Mary, the oldest daughter, inherited traits of both parents. She was a born scribbler and began to write poems and stories when she was eight years old. When she was eleven, a drama she had written was acted by the children in the village school. While studying in a boarding school, at about thirteen years of age, she wrote and published a good deal of creditable verse that earned her the title of "village poet". The first money Seymour ever earned in this way was for a rhyme sent to Jane Cunningham Croly for a child's magazine that Croly was editing at the time.

==Career==
Seymour secured a teaching position in New York City, where she taught until it affected her health, and she was forced to resign. For a long time, she was confined to her bed in New England, where she was sent for a change of climate. Surrounded by books, she busied herself in writing. She wrote stories for children, a series of "talks" which appeared under the head of "Table Talk of Grandmother Greyleigh", and other more substantial work. The editor of one of the periodicals to which she had been contributing offered her a regular position on the staff of a new paper he was starting, which later became well known. She always used a pen name. After her health improved, she accepted a position in a New Jersey school, but was forced to give up work soon thereafter.

During her enforced confinement, she took up the study of stenography. Upon recovery, Seymour returned to New York City, and was soon earning a large salary. She reported sermons and lectures for practice; but so retentive was her memory that it is said Seymour could take down a speech verbatim, writing from her recollection of what was said. She felt that women should be permitted to work at any position for which they had the ability, and she decided to do anything in her power to help them. Opening an office for typewriting, she engaged two competent young women who understood the use of the machine. As the business increased, there was work for more women, but no women who understood the work.

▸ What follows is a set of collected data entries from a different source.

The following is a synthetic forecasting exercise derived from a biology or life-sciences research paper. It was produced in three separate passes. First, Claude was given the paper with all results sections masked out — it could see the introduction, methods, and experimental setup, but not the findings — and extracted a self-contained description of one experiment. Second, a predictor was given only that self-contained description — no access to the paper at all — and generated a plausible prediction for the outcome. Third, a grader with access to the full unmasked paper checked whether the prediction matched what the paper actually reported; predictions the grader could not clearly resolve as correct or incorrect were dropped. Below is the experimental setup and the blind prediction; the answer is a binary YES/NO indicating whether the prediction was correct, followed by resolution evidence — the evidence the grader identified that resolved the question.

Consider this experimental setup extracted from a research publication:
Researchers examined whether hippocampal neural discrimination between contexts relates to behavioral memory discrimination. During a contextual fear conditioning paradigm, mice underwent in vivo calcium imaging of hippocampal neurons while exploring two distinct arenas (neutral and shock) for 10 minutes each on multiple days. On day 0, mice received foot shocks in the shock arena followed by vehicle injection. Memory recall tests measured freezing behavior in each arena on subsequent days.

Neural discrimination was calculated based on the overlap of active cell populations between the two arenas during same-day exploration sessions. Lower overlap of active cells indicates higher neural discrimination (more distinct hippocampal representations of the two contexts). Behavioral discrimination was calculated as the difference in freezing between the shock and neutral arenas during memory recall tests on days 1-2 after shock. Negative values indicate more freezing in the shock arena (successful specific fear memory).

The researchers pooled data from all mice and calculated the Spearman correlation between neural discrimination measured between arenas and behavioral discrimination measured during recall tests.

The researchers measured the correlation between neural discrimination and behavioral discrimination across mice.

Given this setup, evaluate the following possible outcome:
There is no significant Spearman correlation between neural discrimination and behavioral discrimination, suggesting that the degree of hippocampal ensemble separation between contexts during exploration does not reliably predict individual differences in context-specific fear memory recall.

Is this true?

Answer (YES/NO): NO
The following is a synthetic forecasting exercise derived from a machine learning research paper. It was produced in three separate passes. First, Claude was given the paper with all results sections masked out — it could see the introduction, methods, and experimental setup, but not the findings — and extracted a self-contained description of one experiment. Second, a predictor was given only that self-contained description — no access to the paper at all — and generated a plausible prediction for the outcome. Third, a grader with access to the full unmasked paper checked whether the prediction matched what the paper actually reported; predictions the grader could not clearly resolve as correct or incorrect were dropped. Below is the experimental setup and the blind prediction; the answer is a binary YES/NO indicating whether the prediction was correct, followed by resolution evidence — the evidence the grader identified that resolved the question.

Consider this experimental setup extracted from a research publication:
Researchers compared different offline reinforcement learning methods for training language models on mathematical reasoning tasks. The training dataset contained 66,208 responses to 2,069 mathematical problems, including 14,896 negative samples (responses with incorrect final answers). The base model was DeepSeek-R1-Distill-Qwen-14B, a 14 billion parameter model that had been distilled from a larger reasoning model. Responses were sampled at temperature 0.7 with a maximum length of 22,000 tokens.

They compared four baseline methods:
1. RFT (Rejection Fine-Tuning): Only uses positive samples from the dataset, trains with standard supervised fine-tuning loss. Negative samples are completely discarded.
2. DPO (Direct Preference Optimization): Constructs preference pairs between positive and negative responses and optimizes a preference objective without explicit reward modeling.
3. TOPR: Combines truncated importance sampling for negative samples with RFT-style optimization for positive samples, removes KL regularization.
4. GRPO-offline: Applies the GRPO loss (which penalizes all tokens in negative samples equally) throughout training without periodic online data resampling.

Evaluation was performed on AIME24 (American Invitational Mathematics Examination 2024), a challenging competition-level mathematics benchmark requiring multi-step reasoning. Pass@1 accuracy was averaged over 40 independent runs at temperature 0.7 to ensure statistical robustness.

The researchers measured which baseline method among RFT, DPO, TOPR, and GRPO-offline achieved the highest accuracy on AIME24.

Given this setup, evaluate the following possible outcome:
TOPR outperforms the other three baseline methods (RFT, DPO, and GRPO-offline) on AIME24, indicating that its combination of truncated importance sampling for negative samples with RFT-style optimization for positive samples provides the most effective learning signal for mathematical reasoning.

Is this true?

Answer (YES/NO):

Seymour decided to form a school. At first, tuition was free, but as the expenses and pupils increased she conceived the idea of making it a lucrative business, and was among the pioneers in opening a thoroughly equipped school, where the scholars were not only instructed in short-hand and typewriting, but received at the same time good business training. In 1879 regular school was opened, which flourished under the name of the Union School of Stenography. The office work increased until six separate offices were running successfully.

Seymour preferred working as a journalist, and, as her other enterprises gained momentum, she started publishing a magazine devoted to the interest of women, The Business Woman's Journal. After the first year, a publishing company, composed entirely of women, was formed with the name of The Mary F. Seymour Publishing Company, Seymour acting as editor of the magazine and as president of the company. The Journal was something new in the line of periodicals and was warmly received. In October 1892, the magazine was enlarged and appeared under the name of the American Woman's Journal and The Business Woman's Journal. In the spirit of self-help, and to prove the ability of women to manage large enterprises, all the stock of the company was kept in the hands of women. When Seymour was appointed Commissioner of Deeds for New Jersey, an appeal to the legislature was necessary to repeal the law to make it possible for a woman to be appointed to such an office. She also served as a commissioner for the United States for the Court of Claims and a notary public of New York County, New York. She was interested in woman suffrage, and gave considerable attention to all branches of reform. She was elected vice-president-at-large of the American Society of Authors.

==Death==
She died March 21, 1893, in New York City.